The largest crystalline gold speciman in the world at Ironstone Vineyards.

It’s funny what happens when warm weather and the promise of spring come around.

Today, as I was driving along the rural highway where I live, I couldn’t help but notice the vibrant green that had sprung up virtually overnight. It’s like a day or two of sunshine, and all things that love the sun have come out. And, when I say everything, I mean everything, weeds included. Even dandelions look bright and festive when the winter has been long and unpredictable.

As I looked at the oak trees that dotted the meadows and rolling hills, along with the flowers that are starting to try to come out in all their purple, pink and yellow glory, I was amazed that God keeps it all going and it all belongs to Him.

In short, He not only made everything, but He owns it.

Since He owns it, I wonder why those of us who believe in Him do fret and worry about where the next dollar is coming from, where the next meal is coming from, where the money to pay the next bill is coming from, because it’s all His and he can provide for us any way that He chooses.

There’s an old story around the Mother Lode that there was a miner during the Gold Rush who was a highly religious man. He staked his claim next to all his wild living friends, but didn’t indulge in their lifestyle. He read his Bible many times everyday. He dug for gold and was convinced that the Lord would provide that gold for him.

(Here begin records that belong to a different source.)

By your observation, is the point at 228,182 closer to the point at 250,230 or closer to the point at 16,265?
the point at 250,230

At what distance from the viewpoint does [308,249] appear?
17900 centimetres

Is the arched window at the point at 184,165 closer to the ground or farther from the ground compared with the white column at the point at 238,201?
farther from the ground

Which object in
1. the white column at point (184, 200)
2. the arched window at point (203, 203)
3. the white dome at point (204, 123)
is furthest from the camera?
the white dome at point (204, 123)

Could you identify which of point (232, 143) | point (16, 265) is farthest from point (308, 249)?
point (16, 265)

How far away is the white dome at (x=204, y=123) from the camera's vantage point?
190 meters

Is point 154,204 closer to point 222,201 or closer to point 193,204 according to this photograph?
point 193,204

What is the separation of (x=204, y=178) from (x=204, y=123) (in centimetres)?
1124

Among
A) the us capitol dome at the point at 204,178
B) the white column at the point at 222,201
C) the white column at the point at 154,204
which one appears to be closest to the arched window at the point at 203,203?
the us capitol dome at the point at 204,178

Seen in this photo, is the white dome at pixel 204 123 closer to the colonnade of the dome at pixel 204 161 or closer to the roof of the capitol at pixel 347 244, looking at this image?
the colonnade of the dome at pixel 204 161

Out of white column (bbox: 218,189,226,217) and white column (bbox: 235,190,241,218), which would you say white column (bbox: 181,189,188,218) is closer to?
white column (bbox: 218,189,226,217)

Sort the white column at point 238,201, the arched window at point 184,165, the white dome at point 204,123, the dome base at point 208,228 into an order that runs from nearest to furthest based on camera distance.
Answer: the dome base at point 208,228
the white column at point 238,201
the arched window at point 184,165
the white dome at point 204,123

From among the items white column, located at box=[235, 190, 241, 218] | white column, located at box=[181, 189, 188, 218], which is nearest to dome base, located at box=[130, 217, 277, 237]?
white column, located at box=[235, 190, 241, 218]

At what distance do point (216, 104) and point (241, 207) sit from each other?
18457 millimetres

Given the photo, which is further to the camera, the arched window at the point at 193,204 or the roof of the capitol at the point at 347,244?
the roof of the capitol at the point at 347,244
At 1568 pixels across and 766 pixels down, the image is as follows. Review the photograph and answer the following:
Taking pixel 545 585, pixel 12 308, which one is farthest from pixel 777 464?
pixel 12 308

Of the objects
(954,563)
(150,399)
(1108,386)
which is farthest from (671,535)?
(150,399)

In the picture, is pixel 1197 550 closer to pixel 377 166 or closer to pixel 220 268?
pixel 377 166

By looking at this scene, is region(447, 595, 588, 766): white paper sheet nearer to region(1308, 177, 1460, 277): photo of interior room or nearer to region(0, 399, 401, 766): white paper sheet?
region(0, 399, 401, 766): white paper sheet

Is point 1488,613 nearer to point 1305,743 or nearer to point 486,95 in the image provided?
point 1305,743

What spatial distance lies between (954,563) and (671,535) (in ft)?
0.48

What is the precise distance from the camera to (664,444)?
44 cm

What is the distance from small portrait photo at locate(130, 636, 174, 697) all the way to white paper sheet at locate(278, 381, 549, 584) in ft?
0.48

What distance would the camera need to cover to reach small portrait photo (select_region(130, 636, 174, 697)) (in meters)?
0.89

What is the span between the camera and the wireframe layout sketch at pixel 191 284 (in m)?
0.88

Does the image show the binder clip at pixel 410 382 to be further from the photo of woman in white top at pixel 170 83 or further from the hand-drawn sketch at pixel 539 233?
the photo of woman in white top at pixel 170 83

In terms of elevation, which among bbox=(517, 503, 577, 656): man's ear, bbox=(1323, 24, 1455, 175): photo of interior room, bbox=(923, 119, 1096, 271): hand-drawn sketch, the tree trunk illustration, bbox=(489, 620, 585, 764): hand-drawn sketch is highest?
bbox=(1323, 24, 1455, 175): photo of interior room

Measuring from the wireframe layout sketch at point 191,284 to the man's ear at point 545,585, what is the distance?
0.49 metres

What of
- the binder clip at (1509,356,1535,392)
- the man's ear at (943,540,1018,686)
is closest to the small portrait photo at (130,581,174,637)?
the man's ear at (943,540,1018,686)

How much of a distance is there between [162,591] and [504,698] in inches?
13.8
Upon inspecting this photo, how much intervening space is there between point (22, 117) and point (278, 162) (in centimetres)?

Everyday before he dug he prayed out loud that the Lord would help him to find gold on his claim until those nearby were just a little sick of hearing him. They dubbed him ‘the Preacher’ because he was always telling them about the Lord. After a while, they decided to play a trick on him.

In the dead of the night, they each contributed their gold to the cause until they had quite a tidy amount of it. Then they snuck out to his claim and seeded his mining claim with it, just so they could have a big laugh when they told him that God didn’t provide the gold for him, they did.

You can imagine the next day how they were waiting with held breath for him to go to his claim and find the gold. They were not disappointed with his reaction, he was ecstatic with his find, praising the Lord who had provided for him on the claim that he just knew his God had led him to. When he told the other miners about the claim, they fessed up to their trickery and his face fell.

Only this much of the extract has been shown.